Um dos mais bonitos, emocionantes e também um dos meus vários livros preferidos, “Carta a D.”, de André Gorz, é uma excelente sugestão para o dia de hoje. Uma das mais memoráveis declarações de amor da literatura.

André Gorz foi um jornalista austríaco, reconhecido por seus trabalhos nas áreas de filosofia e sociologia.

Uma carta de amor dele a Dorine, a mulher com quem ele passou a vida e que há anos sofria de uma doença degenerativa e incurável. Nesta carta simples e bela, ele rememora a história de companheirismo, amor e militância intelectual que percorreram juntos.

Com o agravamento irremediável da doença de Dorine, os dois tiraram a vida juntos, e seus corpos foram encontrados lado a lado em 24 de setembro de 2007. Ela, por não suportar a vida com a doença; ele, por não poder pensar em uma existência sem ela, sua companheira por quase 60 anos.

“Partiram juntos porque não seria possível para ele viver um segundo sequer sem a presença dela.” Ecléa Bosi

Mais do que declarações de amor clichês, este livro é uma afirmação emocionante de companheirismo entre duas pessoas. Acredito que seja também, o modo que Gorz encontrou para registrar uma vida inteira de convivência e intelectual compartilhada.

Mas, sobretudo, uma espécie de redenção, de justificativa de Gorz a uma companheira que permitiu, facilitou e incentivou a sua vida dedicada a ser escritor.

Não só uma carta de amor, mas um pedido de desculpas. Um acerto de contas com as decisões, que por vezes, nos parecem acertadas em dados momentos.

Uma carta de amor que fale mais sobre o autor do que sobre sua “musa”? Talvez, mas como diz a incrível psicanalista Ana Suy (que também recomendo fortemente a leitura de “a gente mira no amor e acerta na solidão”), “não se ama sem fragilidade narcísica”, e talvez ele, bem mais do que ela, precisasse de uma redenção.

Assim, o livro começa com Gorz rememorando os momentos importantes de sua vida, inclusive, com demonstrações de desculpas à Dorine, que sempre o auxiliou na criação de seus textos, mas nunca recebeu os devidos créditos por isso.

Um texto delicado, cheio de nuances e sutilezas em suas declarações, me chama a atenção as noções de criação de identidade, já que ele, de origem judaica em um panorama pós-guerra, conseguiu a sensação de pertencimento com a contribuição fundamental de Dorine, como ele mesmo afirma.

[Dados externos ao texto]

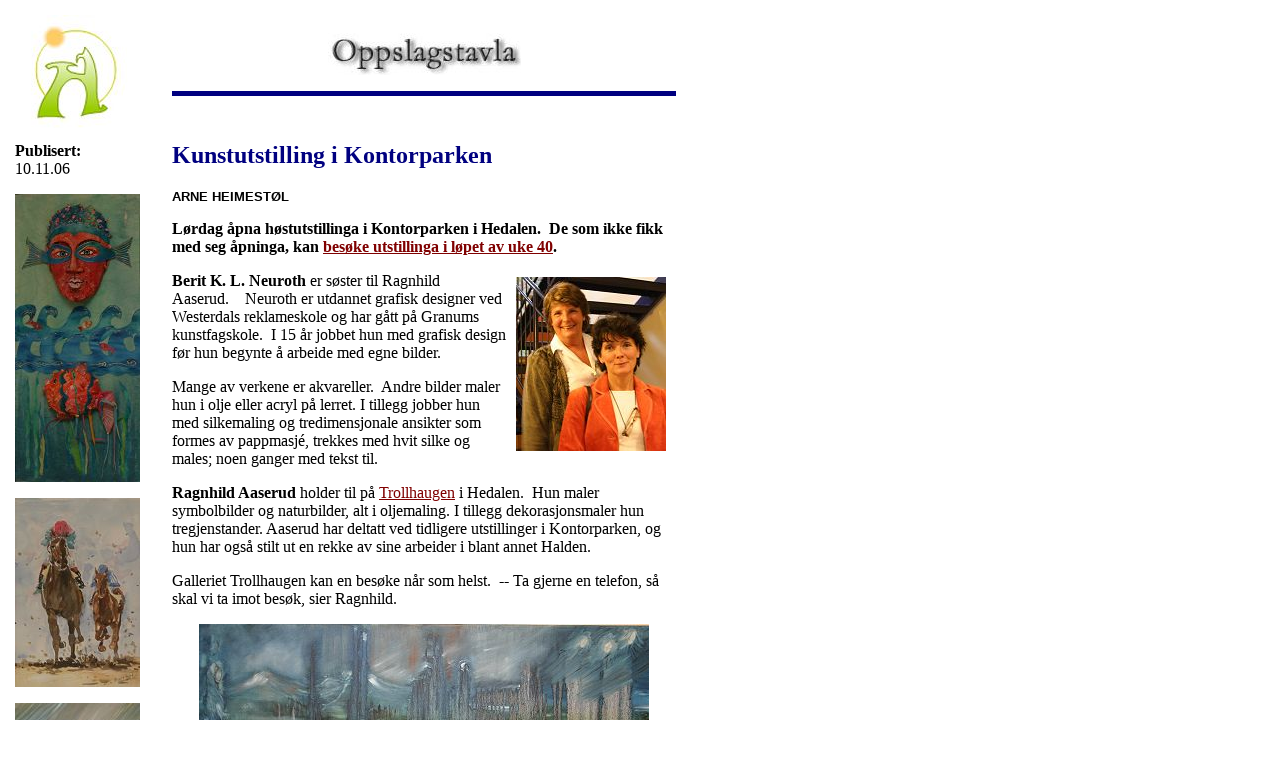

--- FILE ---
content_type: text/html
request_url: https://arkiv.hedalen.no/OPPSLAG/2005/oktober/4/
body_size: 1925
content:
<html>

<head>
<meta http-equiv="Content-Language" content="no-bok">
<meta http-equiv="Content-Type" content="text/html; charset=windows-1252">
<meta name="GENERATOR" content="Microsoft FrontPage 6.0">
<meta name="ProgId" content="FrontPage.Editor.Document">
<title>Hedalen</title><style type="text/css">
a:hover { color= blue }
a:link {text-decoration="none"}
a:visited {text-decoration="none"}
 table.MsoNormalTable
	{mso-style-parent:"";
	font-size:10.0pt;
	font-family:"Times New Roman"}
h1
	{margin-bottom:.0001pt;
	page-break-after:avoid;
	font-size:12.0pt;
	font-family:"Times New Roman";
	margin-left:0cm; margin-right:0cm; margin-top:0cm}
</style>

</head>

<body link="#800000" vlink="#800000" alink="#FFCC99" bgcolor="#FFFFFF" style="font-family: Arial Narrow">

<table border="0" width="635" cellspacing="0" cellpadding="7" height="1" style="border-collapse: collapse" bordercolor="#111111">
  <tr>
    <td width="126" valign="top" height="44">
      <p><a href="../../../../">
		<img border="0" src="../../../../grafikk/logo.jpg" width="125" height="113"></a></p>
    </td>
    <td width="19" valign="top" height="44"><font color="#FFFFFF"><a name="topp">t</a></font></td>
    <td width="630" valign="top" height="44">
      <p align="center"><span style="mso-bidi-font-size: 10.0pt; mso-ansi-language: NO-BOK"><b><font color="#000080" face="Arial Narrow"><br>
      <img border="0" src="../../../o_oppslag.jpg" width="193" height="42"></font></b></span></p>
      <hr size="5" color="#000080">
    </td>
  </tr>
  <tr>
    <td width="126" valign="top" height="1">
      <table border="0" cellpadding="0" cellspacing="0" style="border-collapse: collapse" bordercolor="#111111" width="100%" id="AutoNumber13">
        <tr>
          <td width="100%"><b>Publisert:</b>&nbsp; 
      <!--webbot bot="Timestamp" s-type="EDITED"

        s-format="%d.%m.%y" startspan -->10.11.06<!--webbot bot="Timestamp" i-checksum="12961" endspan --></td>
        </tr>
      </table>
    <p>
    <img border="0" src="125.jpg" width="125" height="288"></p>
		<p>
    <img border="0" src="3.jpg" width="125" height="189"></p>
		<p>
    <img border="0" src="4.jpg" width="125" height="157"></p>
		<p>
    <img border="0" src="5.jpg" width="125" height="165"></p>
		<p>
    &nbsp;</p>
    <p>
    &nbsp;</p>
    </td>
    <td width="19" valign="top" height="1"></td>
    <td width="630" valign="top" height="1">
		<h2>
		<font color="#000080">Kunstutstilling i Kontorparken</font></h2>
		<p>
		<b><font size="2" face="Arial">ARNE HEIMESTØL</font></b></p>
		<p>
		<b>Lørdag åpna høstutstillinga i Kontorparken i Hedalen.&nbsp; De som 
		ikke fikk med seg åpninga, kan
		<a href="/OPPSLAG/2005/september/28/2.jpg">besøke 
		utstillinga i løpet av uke 40</a>.&nbsp; </b></p>
		<p>
		<b>
		<img border="0" src="1.jpg" width="150" height="174" align="right" hspace="10" vspace="5">Berit K. L. Neuroth</b> er søster til Ragnhild Aaserud.&nbsp;&nbsp;&nbsp; 
		Neuroth er utdannet grafisk designer ved Westerdals reklameskole og har 
		gått på Granums kunstfagskole.&nbsp; I 15 år jobbet hun med grafisk 
		design før hun begynte å arbeide med egne bilder. </p>
		<p>
		Mange av verkene er akvareller.&nbsp; Andre bilder maler hun i olje 
		eller acryl på lerret. I tillegg jobber hun med silkemaling og 
		tredimensjonale ansikter som formes av pappmasjé, trekkes med hvit silke 
		og males; noen ganger med tekst til.</p>
		<p>
		<b>Ragnhild Aaserud </b>holder til på 
		<a href="/trollhaugen/">Trollhaugen</a> i Hedalen.&nbsp; Hun 
		maler symbolbilder og naturbilder, alt i oljemaling. I tillegg 
		dekorasjonsmaler hun tregjenstander. Aaserud har deltatt ved tidligere 
		utstillinger i Kontorparken, og hun har også stilt ut en rekke av sine 
		arbeider i blant annet Halden. </p>
		<p>
		Galleriet Trollhaugen kan en besøke når som helst.&nbsp; -- Ta gjerne en 
		telefon, så skal vi ta imot besøk, sier Ragnhild.</p>
		<p align="center">
		<img border="0" src="2.jpg" width="450" height="206"></p>
		<p>
		<b>Ole Jørgen Liodden </b>lanserte forrige uke praktboka &quot;Valdres - 
		Norges vakreste eventyr&quot;.&nbsp; I Kontorparken stiller han ut flere av 
		bildene du også finner i boka.&nbsp; Les
		<a href="/OPPSLAG/2005/oktober/2/">omtalen</a> vi 
		publiserte i går.</p>
		<table border="0" width="100%" id="table1" cellspacing="0" cellpadding="6">
			<tr>
				<td>
				<img height="363" src="/OPPSLAG/2005/oktober/2/Mat-Tiurbryst2.jpg" width="240" border="0"></td>
				<td>
				<img height="362" src="/OPPSLAG/2005/oktober/2/Etna-kajakk2.jpg" width="240" border="0"></td>
			</tr>
		</table>
      <hr size="5" color="#000080">
    </td>
  </tr>
  <tr>
    <td width="126" valign="top" height="30">
    </td>
    <td width="19" height="30"></td>
    <td width="630" height="30">
      <p align="center">Nettsideansvar:
      <a href="#topp">
      <img border="0" src="../../../../grafikk/pil.jpg" align="left" hspace="5" width="16" height="28"></a><font face="Arial Narrow">|&nbsp;
      <a href="../../../../vevere/arne.htm">Arne Heimestøl&nbsp;</a>|</font>
    </td>
  </tr>
</table>

<p align="center">&nbsp;</p>
<p align="center">&nbsp;</p>

</body>

</html>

“(…) eu não deixava de sentir que alguma coisa fundamental era comum a nós, um tipo de ferida original (…) – a experiência da insegurança. (…) Não importa: para ambos, ela significava que não tínhamos um lugar assegurado no mundo, e só teríamos aquele que fizéssemos para nós.”

É bonito ver como ele descreve a relação de parceria dos dois. Como escritor, o processo de escrita leva tempo e até mesmo um certo distanciamento do seu par, e é bonito ver como ele descreve o apoio emocional e, principalmente, intelectual que ela fornecia a ele.

Mas nem tudo são flores, como dizem por aí. Nesse livro, extremamente sincero, ele mostra também que amor é empenho. Que os momentos felizes também foram alternados com momentos de crise e dificuldades, como qualquer casal real.

Para longe de romantizar a decisão do casal ao suicídio, e esse nem é o foco do livro, visto que a publicação da carta foi um ano antes, é um livro bonito, comovente, que nos deixa com aquela sensação boa de que um amor companheiro é possível, apesar de.

“Carta a D.” tem vários trechos memoráveis, mas um que gosto especialmente, é como Gorz via a oficialização da relação deles como trâmites burocráticos desnecessários, já para Dorine, não era uma socialização da união, mas um significado pessoal de que estavam realmente juntos, um pacto para a vida inteira, que ele se esforçou para entender e realizar.

Uma comunhão intelectual que transcendia até mesmo a espiritual. Em outro trecho inesquecível, dessa vez sobre o ofício de escrever, e, para mim, amante das letras, de uma beleza singela, é esse aqui:

“Você dizia que tinha se unido a alguém que não podia viver sem escrever, e sabia que quem quer ser escritor precisa se isolar, tomar notas a qualquer hora do dia ou da noite, que seu trabalho com a linguagem continua mesmo depois de largar o lápis, e pode inesperadamente se apossar dele por completo, bem no meio de uma refeição ou de uma conversa. (…) Amar um escritor é amar que ele escreva, dizia você. ‘Então escreva!’”

O parágrafo final, ah!, esse sim, é de uma beleza que eu nem ouso transcrever aqui. Deixo para você, que me lê, o prazer de pegar esse livro, ali no comecinho, passar por cada passagem marcante, se emocionar, e finalmente chegar à página final, e desfrutar de um dos mais belos finais da literatura.